Почему ты не ушла из квартиры сразу после избиения, а ждала несколько часов?

Действительно, если насилия не удалось избежать, нужно вызвать скорую и полицию и как можно быстрее покинуть квартиру. Это в идеальном мире. На деле же все осложняется полученными травмами и угрозой продолжения избиения. В моем случае таких радикальных изменений с телом просто никогда не происходило. Я не понимала, как теперь общаться с окружающей средой: выбегать на улицу в облике распухшего чудовища и ловить машину? Для нового чужого тела нужна другая знаковая система, другой язык. Я не знала, как им пользоваться. Поэтому, как и многие, ждала, пока обидчик успокоится, и осваивалась в новом теле.


 

Как действовать, если все же собираешься обращаться в суд?

 

Самое главное — не бойтесь. И будьте готовы кому-то показаться очень плохой сукой. Помните, что найдутся те, кто с радостью окатит вас грязью, и следуйте инструкции по мотивам личного опыта.

Согласно ООН домашнее насилие, которое чаще всего совершается в отношении женщин является дискриминацией по половому признаку. Чем больше будет судебных прецедентов, тем реальнее возможность принятия специального закона о домашнем насилии. В противном случае мы останемся наедине с правоохранительными органами, работающими по принципу «когда убьют, тогда и приходите» и просыпающимися только в случае кровавой резни вроде случившейся в Нижнем Новгороде. Если вас избили, в суд идти необходимо. Допущение — основа насилия.
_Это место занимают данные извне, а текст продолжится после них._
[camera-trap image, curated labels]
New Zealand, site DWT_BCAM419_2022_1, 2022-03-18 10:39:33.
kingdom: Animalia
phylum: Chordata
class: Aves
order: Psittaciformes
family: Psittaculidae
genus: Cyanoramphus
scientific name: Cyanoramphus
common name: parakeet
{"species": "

Ответная агрессия нужна, иначе круг насилия не прервется.

1. Снимаете побои

2. Собираете все имеющиеся документы в кучу и готовите папку повместительней: скоро бумажек будет очень много. 

3. Обращаетесь в медучреждение, где вам оказывалась помощь и фиксировались повреждения, за копиями (прошитыми, пронумерованными, заверенными печатью и подписью) медицинских карт. Это доказательства.

4. Идете в участок мирового судьи по месту происшествия (ваша прописка или временная регистрация значения не имеют) и пишете заявление о возбуждении уголовного дела частного обвинения. Теперь вы представляете частное обвинение: то есть не государство против Иванова, а Иванова против Иванова.

5. На стадии формирования заявления находите двух свидетелей, которые могут подтвердить, что вы были избиты. Они понадобятся для дачи показаний.

6. Скорее всего, заявление не примут сразу, найдя формальную причину для этого в тексте заявления. 

7. Исправляете текст, подаете второй раз. До этого второго раза многие не доходят: уловка срабатывает.

8. Когда заявление принято, начинается производство дела. Первое заседание суда должно быть назначено и состояться в течение двух недель.

9. Проходите назначенную судом медицинскую экспертизу. Суд квалифицирует дело по той или иной статье в зависимости от тяжести нанесенного вреда. 

10. По итогам прений и с учетом представленных доказательств суд выносит решение.